[Start of section]

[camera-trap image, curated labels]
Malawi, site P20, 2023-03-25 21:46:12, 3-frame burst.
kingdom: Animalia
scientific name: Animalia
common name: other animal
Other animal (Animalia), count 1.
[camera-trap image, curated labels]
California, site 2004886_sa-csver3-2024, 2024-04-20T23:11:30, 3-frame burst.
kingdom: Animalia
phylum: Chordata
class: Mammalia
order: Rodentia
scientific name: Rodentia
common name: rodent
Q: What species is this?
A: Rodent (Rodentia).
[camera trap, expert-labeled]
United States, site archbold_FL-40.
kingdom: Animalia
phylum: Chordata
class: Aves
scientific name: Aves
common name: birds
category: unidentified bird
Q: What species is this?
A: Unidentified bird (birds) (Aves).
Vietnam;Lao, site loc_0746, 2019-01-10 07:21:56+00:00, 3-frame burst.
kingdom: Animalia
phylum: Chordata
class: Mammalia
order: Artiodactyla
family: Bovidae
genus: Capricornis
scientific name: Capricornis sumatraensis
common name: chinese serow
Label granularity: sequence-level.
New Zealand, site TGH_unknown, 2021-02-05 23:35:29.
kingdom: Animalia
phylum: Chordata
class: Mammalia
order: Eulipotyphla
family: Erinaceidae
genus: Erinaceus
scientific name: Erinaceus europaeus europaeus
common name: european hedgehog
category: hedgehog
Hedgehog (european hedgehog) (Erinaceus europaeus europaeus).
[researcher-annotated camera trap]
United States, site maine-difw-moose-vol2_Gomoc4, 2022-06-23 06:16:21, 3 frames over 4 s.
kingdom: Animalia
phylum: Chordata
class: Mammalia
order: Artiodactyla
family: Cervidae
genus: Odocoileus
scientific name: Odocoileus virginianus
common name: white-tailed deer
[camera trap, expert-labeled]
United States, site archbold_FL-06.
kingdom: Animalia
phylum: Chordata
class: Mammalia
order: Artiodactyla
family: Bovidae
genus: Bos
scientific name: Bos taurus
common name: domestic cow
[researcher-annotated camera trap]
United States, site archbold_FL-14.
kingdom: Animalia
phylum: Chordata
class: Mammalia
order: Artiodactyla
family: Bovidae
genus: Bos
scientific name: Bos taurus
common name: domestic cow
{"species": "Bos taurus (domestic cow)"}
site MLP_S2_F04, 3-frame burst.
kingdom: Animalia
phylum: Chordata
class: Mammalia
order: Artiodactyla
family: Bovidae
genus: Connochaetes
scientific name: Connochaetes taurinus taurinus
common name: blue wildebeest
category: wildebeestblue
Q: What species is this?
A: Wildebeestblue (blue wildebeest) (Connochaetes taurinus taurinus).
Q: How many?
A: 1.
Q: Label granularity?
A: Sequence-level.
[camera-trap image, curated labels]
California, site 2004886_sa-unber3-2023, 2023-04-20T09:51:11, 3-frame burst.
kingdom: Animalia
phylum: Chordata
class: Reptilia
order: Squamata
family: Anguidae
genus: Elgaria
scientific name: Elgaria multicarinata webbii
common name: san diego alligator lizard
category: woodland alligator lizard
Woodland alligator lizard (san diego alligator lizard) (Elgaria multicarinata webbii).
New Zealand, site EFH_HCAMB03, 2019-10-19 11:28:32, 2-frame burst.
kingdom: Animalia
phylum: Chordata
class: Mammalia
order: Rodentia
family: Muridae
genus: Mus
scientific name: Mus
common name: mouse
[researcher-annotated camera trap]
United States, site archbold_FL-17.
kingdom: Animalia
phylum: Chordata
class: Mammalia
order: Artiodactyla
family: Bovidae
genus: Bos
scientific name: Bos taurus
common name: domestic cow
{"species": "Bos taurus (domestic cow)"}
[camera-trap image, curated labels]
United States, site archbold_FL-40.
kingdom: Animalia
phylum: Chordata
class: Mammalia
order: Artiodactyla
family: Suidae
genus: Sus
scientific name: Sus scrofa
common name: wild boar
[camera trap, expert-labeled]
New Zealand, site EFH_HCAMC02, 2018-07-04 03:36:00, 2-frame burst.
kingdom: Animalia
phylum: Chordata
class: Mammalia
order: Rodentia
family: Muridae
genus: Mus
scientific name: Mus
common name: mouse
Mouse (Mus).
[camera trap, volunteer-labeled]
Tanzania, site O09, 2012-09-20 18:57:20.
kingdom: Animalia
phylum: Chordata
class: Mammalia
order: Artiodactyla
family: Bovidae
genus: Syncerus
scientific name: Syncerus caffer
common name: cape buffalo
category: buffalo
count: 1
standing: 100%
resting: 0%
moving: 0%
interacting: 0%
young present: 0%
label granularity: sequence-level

[End of section]

## Task description:
Using the listing above, copy exactly the line that contains "genus: Erinaceus", the line that contains "genus: Connochaetes", and each line that falls between them.

## Written response:
genus: Erinaceus
scientific name: Erinaceus europaeus europaeus
common name: european hedgehog
category: hedgehog
Hedgehog (european hedgehog) (Erinaceus europaeus europaeus).
[researcher-annotated camera trap]
United States, site maine-difw-moose-vol2_Gomoc4, 2022-06-23 06:16:21, 3 frames over 4 s.
kingdom: Animalia
phylum: Chordata
class: Mammalia
order: Artiodactyla
family: Cervidae
genus: Odocoileus
scientific name: Odocoileus virginianus
common name: white-tailed deer
[camera trap, expert-labeled]
United States, site archbold_FL-06.
kingdom: Animalia
phylum: Chordata
class: Mammalia
order: Artiodactyla
family: Bovidae
genus: Bos
scientific name: Bos taurus
common name: domestic cow
[researcher-annotated camera trap]
United States, site archbold_FL-14.
kingdom: Animalia
phylum: Chordata
class: Mammalia
order: Artiodactyla
family: Bovidae
genus: Bos
scientific name: Bos taurus
common name: domestic cow
{"species": "Bos taurus (domestic cow)"}
site MLP_S2_F04, 3-frame burst.
kingdom: Animalia
phylum: Chordata
class: Mammalia
order: Artiodactyla
family: Bovidae
genus: Connochaetes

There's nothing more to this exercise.